Five years ago Abdul Rasheed was a hard-working farmer at Kanthewali, 12 miles across the Line of Control. Today he barely manages to move around the camp's small grocery store, which he runs with the help of his wife and six children. His feet and hands were severely injured - the result, he says, of torture by the Indian security forces: "They came to my fields one day and accused me of being a guide for the guerrillas. I said I didn't even know where the border was, but they took me away. They interrogated me and tortured me."
The physical torture, the broken families, the dangerous flights to freedom, are all proof, says camp administrator Mohammad Sobhan Mir, that Hindu-dominated India has no right to rule over the Muslim-majority state of Jammu and Kashmir.
Human rights organizations have extensively documented human rights abuses in Jammu and Kashmir. But the situation on the Pakistani-controlled side of the border has also come under scrutiny from within.
Last June's elections in Azad Kashmir resulted in a victory for the Pakistan Peoples Party, which is also in power at the federal level. The outgoing prime minister, Sardar Abdul Qayyum, accused Islamabad of rigging the vote to ensure the defeat of his Muslim Conference government.
If there is one common refrain that can heard above the exchange of gunfire and accusations across the Line of Control, it is that the Kashmiri people want to be left alone to decide their own future.
"Kashmiris have their own nationality. Kashmir is ours," declares Gulzar, who like many of his generation says that he is ready to fight to free what he calls "occupied" Kashmir from Indian control. "First of all, ... this matter must be solved peacefully and if that does not happen then we will pick up weapons and fight for the Kashmir issue. We want back our homes, we don't want to stay here."

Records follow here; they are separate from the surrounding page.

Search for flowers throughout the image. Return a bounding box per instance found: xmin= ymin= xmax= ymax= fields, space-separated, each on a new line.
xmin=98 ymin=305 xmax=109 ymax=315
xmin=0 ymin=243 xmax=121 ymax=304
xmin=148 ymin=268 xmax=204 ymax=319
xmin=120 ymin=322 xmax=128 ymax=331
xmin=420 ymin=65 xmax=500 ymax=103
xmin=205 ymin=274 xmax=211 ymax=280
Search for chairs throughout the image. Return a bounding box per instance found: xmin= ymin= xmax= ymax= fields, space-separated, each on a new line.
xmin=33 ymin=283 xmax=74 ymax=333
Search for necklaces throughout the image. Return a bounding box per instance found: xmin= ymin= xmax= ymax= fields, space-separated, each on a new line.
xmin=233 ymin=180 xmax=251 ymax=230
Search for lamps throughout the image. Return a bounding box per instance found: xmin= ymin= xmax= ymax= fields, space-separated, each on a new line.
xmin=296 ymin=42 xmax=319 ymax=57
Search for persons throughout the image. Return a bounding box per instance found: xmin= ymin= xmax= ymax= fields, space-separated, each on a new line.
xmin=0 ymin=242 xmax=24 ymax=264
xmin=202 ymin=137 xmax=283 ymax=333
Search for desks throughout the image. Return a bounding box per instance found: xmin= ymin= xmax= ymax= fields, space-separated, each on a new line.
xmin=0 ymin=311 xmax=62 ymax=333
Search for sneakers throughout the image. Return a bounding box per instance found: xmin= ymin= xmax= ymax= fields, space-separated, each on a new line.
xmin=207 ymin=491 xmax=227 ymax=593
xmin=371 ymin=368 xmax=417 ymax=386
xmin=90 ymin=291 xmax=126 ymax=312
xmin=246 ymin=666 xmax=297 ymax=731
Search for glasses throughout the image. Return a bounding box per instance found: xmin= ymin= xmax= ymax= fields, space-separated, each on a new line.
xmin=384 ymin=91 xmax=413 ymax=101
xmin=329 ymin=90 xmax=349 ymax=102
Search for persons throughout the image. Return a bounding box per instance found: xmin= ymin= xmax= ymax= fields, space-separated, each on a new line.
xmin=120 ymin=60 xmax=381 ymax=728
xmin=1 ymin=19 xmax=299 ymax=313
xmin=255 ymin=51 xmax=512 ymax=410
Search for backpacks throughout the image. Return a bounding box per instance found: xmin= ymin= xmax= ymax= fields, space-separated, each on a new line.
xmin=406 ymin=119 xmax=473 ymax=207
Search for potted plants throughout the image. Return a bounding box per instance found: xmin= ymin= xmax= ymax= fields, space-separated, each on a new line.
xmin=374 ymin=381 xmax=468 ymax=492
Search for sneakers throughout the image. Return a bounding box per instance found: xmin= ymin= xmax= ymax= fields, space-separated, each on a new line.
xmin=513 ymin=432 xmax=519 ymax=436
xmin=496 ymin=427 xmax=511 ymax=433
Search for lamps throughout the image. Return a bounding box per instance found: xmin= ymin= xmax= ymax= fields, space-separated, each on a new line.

For all the autonomy Kashmiris enjoy in Pakistan, the question of outright independence, if that is the outcome of a plebiscite, remains beyond the realm of possibility for Pakistan. An independent Kashmir bordering China and India would be too strategically sensitive for Pakistan. And with the Taliban fighters in Afghanistan already knocking on its Western border, Pakistan wants to avoid the creation of another strongly Islamic state to the north.